Task set →
• 1. Determine whether each statement agrees with the exhibition schedule below, answering yes or no and quoting the deciding words of the text: (a) the Lehigh Valley Railroad operated from 1846 to 1976; (b) The Ties That Bind is presented in partnership with the Back Mountain Railroad Club; (c) Oren B. Helbok is an artist based in Buffalo.
• 2. Reproduce the exhibition schedule from "This exhibit will" to "the late 1940's.", substituting "miniature railroad display" for "model train layout".

Quoted passage →
** BEGIN **

Future
- June 21 - July 28, 2023: The Ties That Bind
- September 1 - October 20, 2023: Savages and Princesses: The Persistence of Native American Stereotypes
- January 13 - March 10, 2024: Floating Beauty: Women in the Art of Ukiyo-e
- February 1 - March 29, 2025: Personal to Political: Celebrating the African American Artists of Paulson Fontaine Press
- October 6 - December 15, 2025: Resilience: A Sansei Sense of Legacy
June 21 - July 28, 2023: The Ties That Bind
In partnership with the Back Mountain Railroad Club, this art exhibition focuses on the historical significance of the Lehigh Valley Railroad, which stretched from Buffalo, New York, to New York City, New York, during its run from 1846 to 1976.
This exhibit will feature train-themed photography and artwork by regional artists, including Bloomsburg-based artist Oren B. Helbok. On display will be a model train layout of Dallas Borough and surrounding areas of the Back Mountain from the late 1930's through the late 1940's.

** END **

Data section →
** BEGIN **

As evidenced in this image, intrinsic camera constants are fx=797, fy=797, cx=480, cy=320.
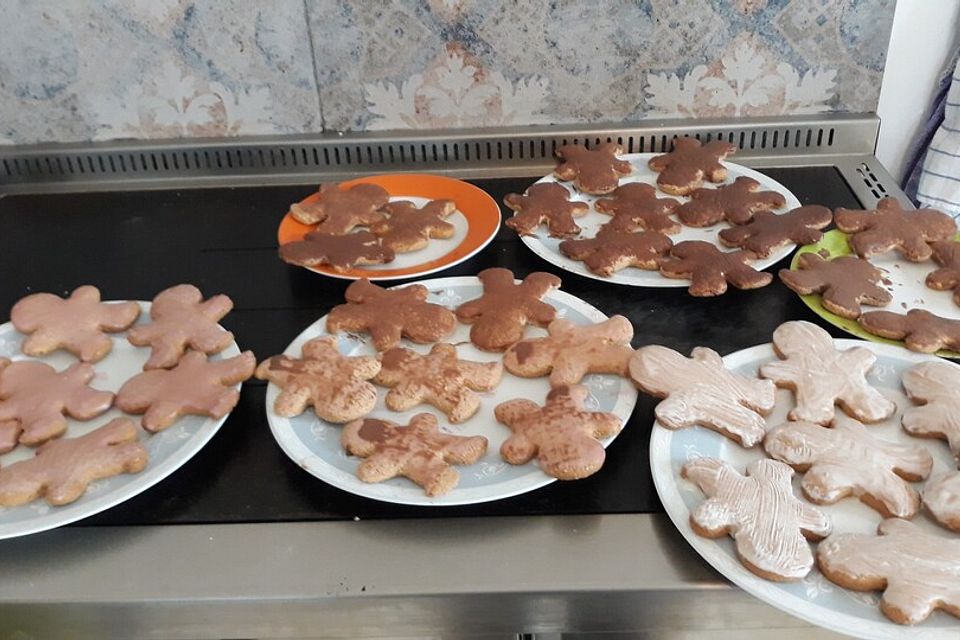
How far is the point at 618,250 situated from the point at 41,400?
67 cm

** END **

Per-task answers →
• 1.
(a) Yes: "during its run from 1846 to 1976."
(b) Yes: "In partnership with the Back Mountain Railroad Club."
(c) No: "Bloomsburg-based artist Oren B. Helbok."

• 2.
This exhibit will feature train-themed photography and artwork by regional artists, including Bloomsburg-based artist Oren B. Helbok. On display will be a miniature railroad display of Dallas Borough and surrounding areas of the Back Mountain from the late 1930's through the late 1940's.